*TEXT SEGMENT*

────────────────────

Updated

New guidelines for prescribing cholesterol-lowering medications are efficient and cost-effective, according to two new studies.

The new research, published in JAMA, examines the 2013 recommendation that people ages 40 to 75 with at least a 7.5 percent risk of having a heart attack or stroke over the next 10 years receive statin drugs.

"We decide to look at this, because we felt it would be great to provide some information on how the guidelines actually work when you look at the (previous) guidelines," said Dr. Udo Hoffmann, the senior author of one study from Massachusetts General Hospital and Harvard Medical School in Boston.

In addition to people with a 7.5 percent risk for heart attacks or strokes, the 2013 guidelines - issued by the American College of Cardiology and the American Heart Association - advise statins for people with cardiovascular disease, for diabetics between ages 40 and 75, and for adults with high levels of “bad” low-density lipoprotein cholesterol.

Hoffmann and his colleagues say the new guidelines would result in 12.8 million more Americans being treated with statins, which include, for example, Lipitor (atorvastatin), Crestor (rosuvastatin) and Zocor (simvastatin).

The researchers looked at 10 years of data on nearly 2,500 people who were not taking statins. Under the new guidelines, 39 percent would have been eligible for statin therapy, compared to 14 percent under the old guidelines.

During the course of the study, 74 patients, or 3 percent, had cardiovascular events, including heart attacks and strokes.

When the researchers looked more closely, they found that cardiovascular events had occurred significantly more often in patients who would have been advised to take statins under the new guidelines.

Specifically, the rate of heart attacks and strokes was 6.3 percent in the group that would have been candidates for statin treatment, compared to 1 percent among patients who wouldn't be statin candidates under the new guidelines.

The researchers say their findings show the new guidelines were more accurate and efficient at identifying people with an increased risk of cardiovascular disease.

Applying their results to the U.S. population, the researchers estimate that between 41,000 and 63,000 cardiovascular events would be prevented over 10 years if the new guidelines were followed.

Hoffmann cautioned that the new results are based on a predominately white population. The risk calculator (bit.ly/1IWATG5) used for the new guideline considers race and ethnicity, he said.

Previously, experts have criticized the risk calculator for overestimating people's risk for heart disease (see Reuters story of March 19, 2014 here: reut.rs/QFtJxR.)

In a second study, also published in JAMA, researchers from the Harvard School of Public Health in Boston also found the new guidelines were cost effective.

Using a computer simulation, Ankur Pandya and colleagues found the 7.5 percent risk threshold over 10 years would cost about $37,000 per quality-adjusted-life-year (QALY) gained.

────────────────────

*RECORDS SUPPLIED*
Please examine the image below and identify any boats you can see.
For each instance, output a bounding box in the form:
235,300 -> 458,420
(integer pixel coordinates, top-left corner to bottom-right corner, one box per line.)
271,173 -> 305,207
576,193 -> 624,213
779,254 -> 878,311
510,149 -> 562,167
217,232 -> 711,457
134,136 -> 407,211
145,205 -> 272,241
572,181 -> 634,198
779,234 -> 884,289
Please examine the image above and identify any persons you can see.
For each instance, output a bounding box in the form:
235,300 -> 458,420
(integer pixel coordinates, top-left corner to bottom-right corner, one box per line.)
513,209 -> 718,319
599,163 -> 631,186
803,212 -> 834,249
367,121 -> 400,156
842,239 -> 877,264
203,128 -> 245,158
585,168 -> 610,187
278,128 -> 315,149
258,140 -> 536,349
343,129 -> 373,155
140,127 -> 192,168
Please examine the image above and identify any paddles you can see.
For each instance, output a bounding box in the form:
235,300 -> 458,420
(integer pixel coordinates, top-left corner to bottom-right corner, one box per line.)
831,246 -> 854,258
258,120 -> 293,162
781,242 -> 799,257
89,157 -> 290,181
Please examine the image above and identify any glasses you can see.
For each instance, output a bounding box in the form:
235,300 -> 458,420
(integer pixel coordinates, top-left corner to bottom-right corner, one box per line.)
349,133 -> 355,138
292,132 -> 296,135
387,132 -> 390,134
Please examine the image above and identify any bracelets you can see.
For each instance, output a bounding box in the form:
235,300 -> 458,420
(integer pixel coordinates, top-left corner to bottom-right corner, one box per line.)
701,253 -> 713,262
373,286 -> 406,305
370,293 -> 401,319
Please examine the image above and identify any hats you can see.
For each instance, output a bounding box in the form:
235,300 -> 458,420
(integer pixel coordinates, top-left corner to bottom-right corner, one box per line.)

────────────────────

*TASK DESCRIPTION*
Rewrite the cholesterol article between "The new research, published" and "receive statin drugs.", inclusive, with "statin drugs" replaced by "cholesterol medications".

*RESPONSE TO THIS EXERCISE*
The new research, published in JAMA, examines the 2013 recommendation that people ages 40 to 75 with at least a 7.5 percent risk of having a heart attack or stroke over the next 10 years receive cholesterol medications.